Выбрать главу

Когда настал этот долгожданный момент и Джим первый раз оказался на сцене, какая-то волна тошноты подступила к горлу, и он почувствовал себя как будто на корабле во время сильного шторма. На него смотрели несколько десятков пар глаз, блестевших в темноте, а на сцене было темно и страшно как в шкафу… Вместо ощущения счастья он вдруг почувствовал странную горечь во рту и какой-то необъяснимый атавистический страх.

Между тем, на звездный час дебют Джима походил едва ли: публика — толстые мужики с блестящими лысинами и такими же лоснящимися от жира подружками — начала свистеть, лишь только юноша открыл рот, конферансье стоял за сценой и монотонно бубнил в микрофон «Скучно, скучно, ужасно скучно.» Чтобы добить его до конца, вдруг из темноты донесся чей-то скрипучий голос:

— Да он вызвал бы у меня не больше симпатии, если бы был чахоточный, лысый и весь в бородавках!

Кто-то из сочувствующих добавил:

— Парень, не расстраивайся так сильно! Твоя старательность отчасти оправдывает твою бесталанность.

Джим ушел обескураженный и решил раз и навсегда завязать со сценой и поставить крест на своей детской мечте.

За хлеб и воду

Для пятнадцатилетнего юноши это было чудовищным потрясением. О том, чтобы в скором времени прийти в клуб с новым номером, и речи не могло идти: Джим надолго запомнил свист летящего ему в лицо помидора и издевательский хохот из зала. Даже мытье унитазов было не так унизительно, как это. Два года ушло на то, чтобы справиться с ощущением провала и отрепетировать новую программу: все это время единственной аудиторией Джима была его семья, а лучшим цензором — зеркало. Когда он явился в «Юк-Юк» вновь, хозяин не узнал возмужавшего Джима и уж тем более не вспомнил о том, как парнишку жестоко освистали пару лет назад, потому что в этот раз было все иначе: зрители заливались хохотом и требовали комедианта на «бис».

Впоследствии он исколесил всю Канаду с выступлениями, заканчивающимися полным аншлагом, а в девятнадцать лет собрал чемоданы и махнул в Лос-Анджелес, город ангелов.

После первого удачного выступления за пределами Канады, юноша понял, что у него есть только одна дорога — в Голливуд. Ему не приходило в голову, что в свои 19 лет он был звездой «канадского масштаба», а для Голливуда — всего лишь еще одним амбициозным юнцом, способным работать по 18 часов в сутки и питаться одними хот-догами.

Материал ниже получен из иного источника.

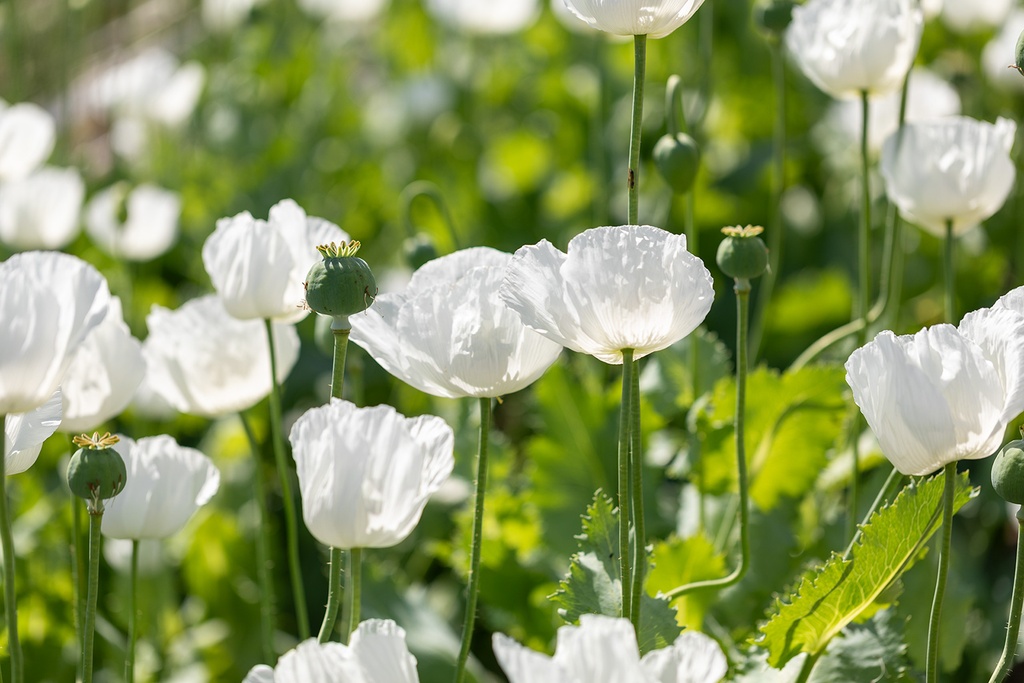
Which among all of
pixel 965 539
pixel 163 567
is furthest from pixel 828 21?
pixel 163 567

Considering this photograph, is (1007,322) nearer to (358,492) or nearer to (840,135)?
(358,492)

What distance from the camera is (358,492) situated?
58cm

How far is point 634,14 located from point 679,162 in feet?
0.75

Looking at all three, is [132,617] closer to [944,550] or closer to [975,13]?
[944,550]

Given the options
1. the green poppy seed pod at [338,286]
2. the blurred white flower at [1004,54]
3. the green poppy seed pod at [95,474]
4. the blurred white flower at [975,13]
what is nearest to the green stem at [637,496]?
the green poppy seed pod at [338,286]

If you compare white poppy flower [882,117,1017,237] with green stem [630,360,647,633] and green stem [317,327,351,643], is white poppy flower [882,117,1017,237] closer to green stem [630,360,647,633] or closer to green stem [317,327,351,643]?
green stem [630,360,647,633]

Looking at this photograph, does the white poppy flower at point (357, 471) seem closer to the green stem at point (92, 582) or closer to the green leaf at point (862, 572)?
the green stem at point (92, 582)

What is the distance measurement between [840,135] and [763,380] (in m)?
0.94

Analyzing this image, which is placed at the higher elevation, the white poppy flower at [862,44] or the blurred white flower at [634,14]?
the blurred white flower at [634,14]

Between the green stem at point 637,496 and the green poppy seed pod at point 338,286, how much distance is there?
15 cm

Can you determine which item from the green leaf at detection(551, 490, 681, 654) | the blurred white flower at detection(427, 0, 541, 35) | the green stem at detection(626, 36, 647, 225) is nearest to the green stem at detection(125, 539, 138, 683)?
the green leaf at detection(551, 490, 681, 654)

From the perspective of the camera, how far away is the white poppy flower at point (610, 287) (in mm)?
568

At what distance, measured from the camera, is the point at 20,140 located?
129 cm

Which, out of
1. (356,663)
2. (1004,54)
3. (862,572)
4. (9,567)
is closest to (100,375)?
(9,567)
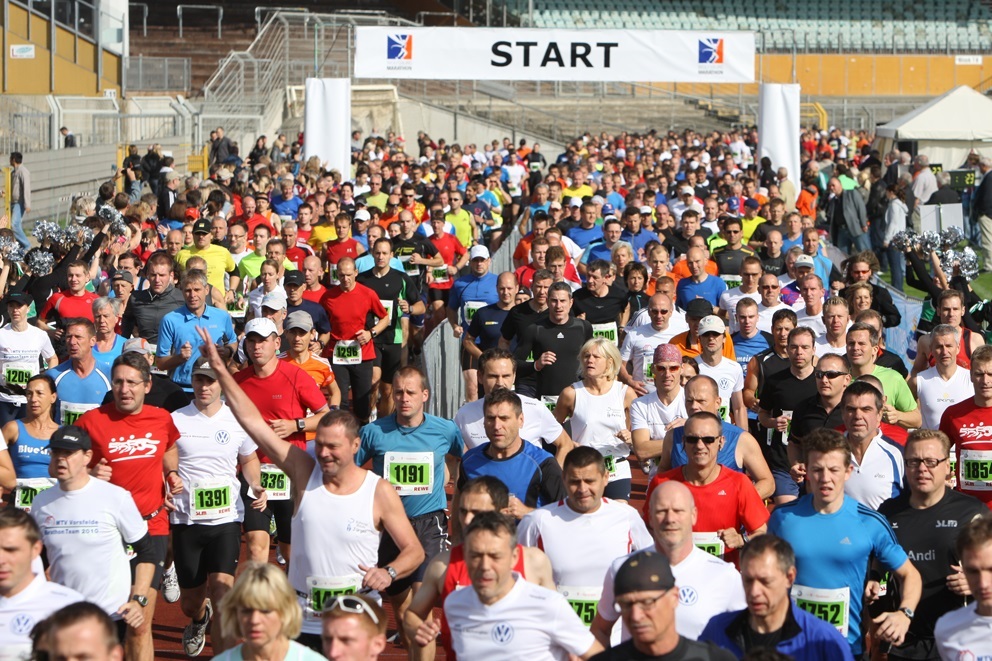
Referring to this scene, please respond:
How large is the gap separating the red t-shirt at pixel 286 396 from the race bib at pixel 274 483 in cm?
16

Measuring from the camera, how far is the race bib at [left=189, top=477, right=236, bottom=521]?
8297mm

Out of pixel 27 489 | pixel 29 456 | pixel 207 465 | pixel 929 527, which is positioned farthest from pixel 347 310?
pixel 929 527

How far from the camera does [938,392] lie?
30.8 ft

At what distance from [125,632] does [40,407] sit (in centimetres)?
163

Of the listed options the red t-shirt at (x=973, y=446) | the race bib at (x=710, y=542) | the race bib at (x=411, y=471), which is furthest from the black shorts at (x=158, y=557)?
the red t-shirt at (x=973, y=446)

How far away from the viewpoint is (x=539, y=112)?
45156 mm

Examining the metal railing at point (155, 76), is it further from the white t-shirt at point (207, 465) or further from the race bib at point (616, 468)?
the white t-shirt at point (207, 465)

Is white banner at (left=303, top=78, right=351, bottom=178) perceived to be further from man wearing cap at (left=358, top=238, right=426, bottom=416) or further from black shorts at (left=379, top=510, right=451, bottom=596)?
black shorts at (left=379, top=510, right=451, bottom=596)

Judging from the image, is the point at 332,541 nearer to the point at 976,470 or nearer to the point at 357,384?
the point at 976,470

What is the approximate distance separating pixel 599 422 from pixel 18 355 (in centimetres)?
431

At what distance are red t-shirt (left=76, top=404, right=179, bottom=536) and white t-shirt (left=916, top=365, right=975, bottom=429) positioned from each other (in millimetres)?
4455

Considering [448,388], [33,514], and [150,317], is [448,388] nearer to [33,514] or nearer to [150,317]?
[150,317]

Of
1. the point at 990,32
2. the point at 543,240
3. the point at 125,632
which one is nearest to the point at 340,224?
the point at 543,240

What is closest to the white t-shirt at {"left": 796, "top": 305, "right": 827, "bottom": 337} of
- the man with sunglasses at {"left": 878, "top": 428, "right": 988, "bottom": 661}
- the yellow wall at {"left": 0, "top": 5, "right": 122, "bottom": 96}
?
the man with sunglasses at {"left": 878, "top": 428, "right": 988, "bottom": 661}
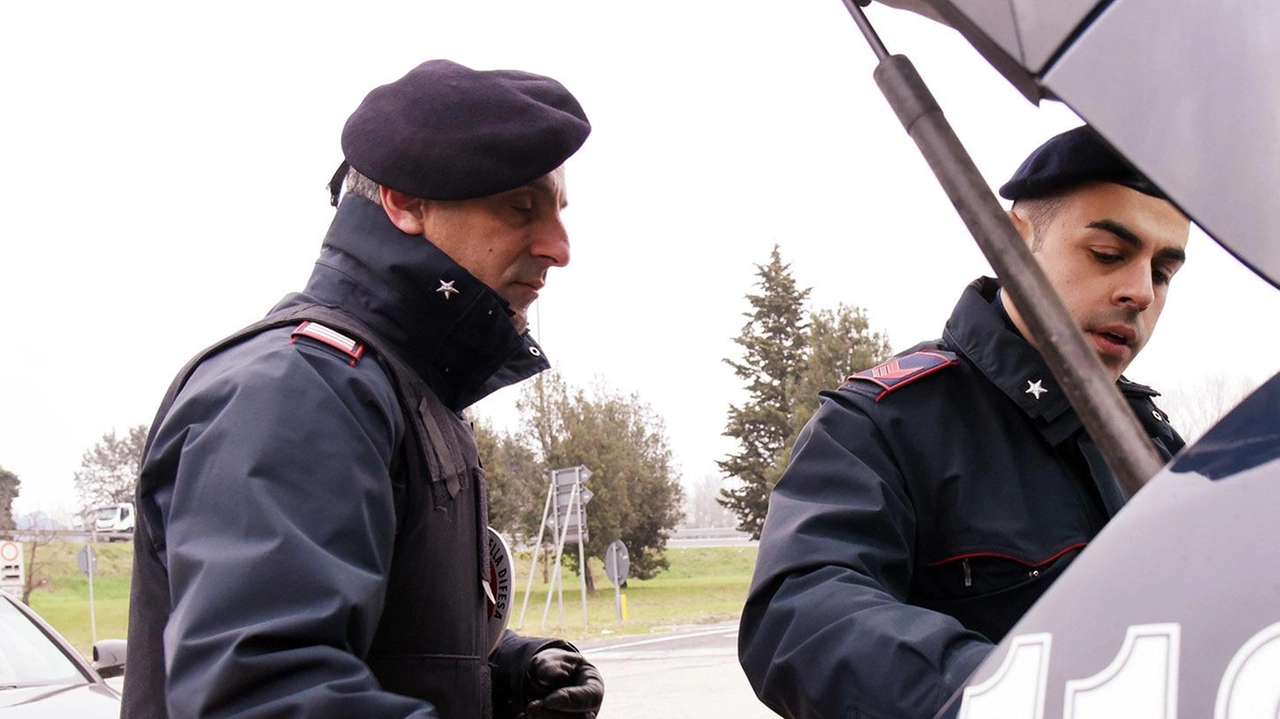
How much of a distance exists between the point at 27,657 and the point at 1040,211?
14.6 ft

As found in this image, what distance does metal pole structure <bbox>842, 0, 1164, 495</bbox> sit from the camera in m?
1.03

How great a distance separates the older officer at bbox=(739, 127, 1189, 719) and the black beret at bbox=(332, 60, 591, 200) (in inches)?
22.6

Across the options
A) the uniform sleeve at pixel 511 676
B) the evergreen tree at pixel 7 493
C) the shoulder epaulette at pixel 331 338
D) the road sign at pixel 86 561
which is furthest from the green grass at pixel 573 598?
the shoulder epaulette at pixel 331 338

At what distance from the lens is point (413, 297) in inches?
71.4

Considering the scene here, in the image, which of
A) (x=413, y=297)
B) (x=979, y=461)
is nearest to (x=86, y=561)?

Самая неприятная работа в мире

Какая из ваших работ казалась вам самой неприятной?

— У меня было несколько нелюбимых работ. Когда мне было 16 лет, я работал на стройке при минусовой температуре, но это не самое плохое. Вот когда я был уборщиком туалетов на фабрике в Онтарио, то от безысходности кидался на стену и бил по ней кулаком так, что на стене оставались вмятины, а на костяшках пальцев были гноящиеся незаживающие раны. Я просто задыхался от гнева. Дело в том, что рабочие фабрики принадлежали к нескольким этническим группам, которые ненавидели друг друга, а заодно и всех остальных. Они испражнялись в раковину только для того, чтобы я убирал за ними. Я страшно злился, и мне хотелось вцепиться в чьи-то волосы, кому-то разбить морду. Иногда мне было очень тяжело сдерживаться, и какое-то время я даже принимал «Прозак».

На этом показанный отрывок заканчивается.